Wilde spoke to Regis and Dominican Academy senior students about her service work in the Kibera Slums of Nairobi, and described learning about organizations that support Kenyan women through microfinance. Her lecture focused on the documentary “Half the Sky: Turning Oppression into Opportunity for Women Worldwide.” The documentary was filmed in 10 countries and tells the stories of inspiring, courageous individuals who confront global oppression through health care, education, and economic empowerment for women and girls.

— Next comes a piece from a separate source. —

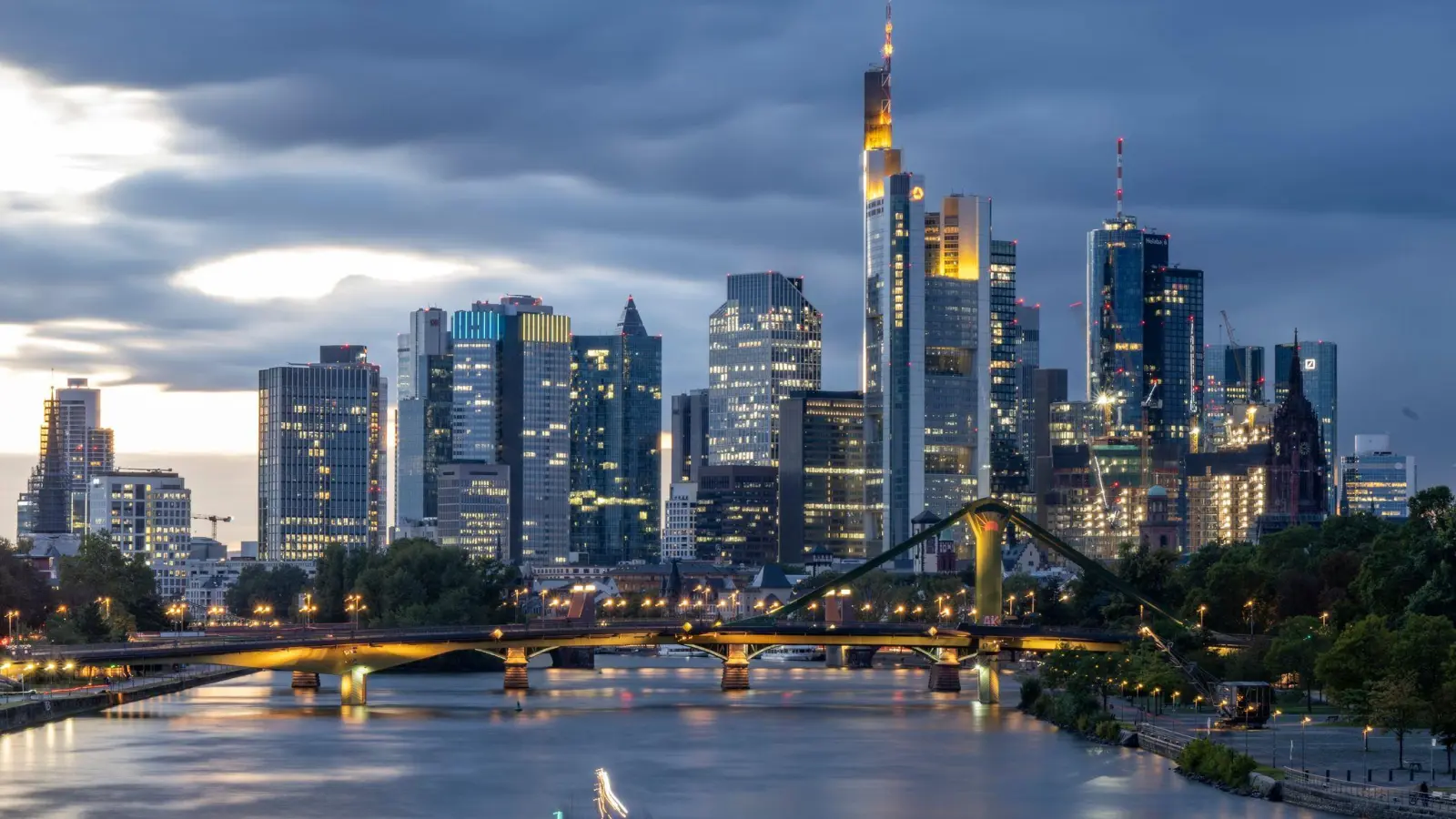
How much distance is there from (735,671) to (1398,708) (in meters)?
76.0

The linked problems of sex trafficking, forced prostitution, gender-based violence, and maternal mortality are all addressed in the film.
“The Catholic Social Teaching seminars attempt to expose students to the intellectual basis for the Church’s work promoting justice and peace in the world, with the hope that they may better understand their own Tuesday morning service in light of this,” said Rev. Anthony Andreassi C.O., Director of Senior Christian Service and faculty member at Regis. The Tuesday morning service Andreassi refers to is, in many ways, the capstone to four years of Christian Service work for Regis students. While students are involved in Christian service as early as their freshman year, it is in their senior year that they participate in a much more intense service experience. Seniors are required to perform two and half hours of service work each week in a field of their own choosing. This work ranges from tutoring developmentally-delayed children to serving as Eucharistic ministers at hospitals.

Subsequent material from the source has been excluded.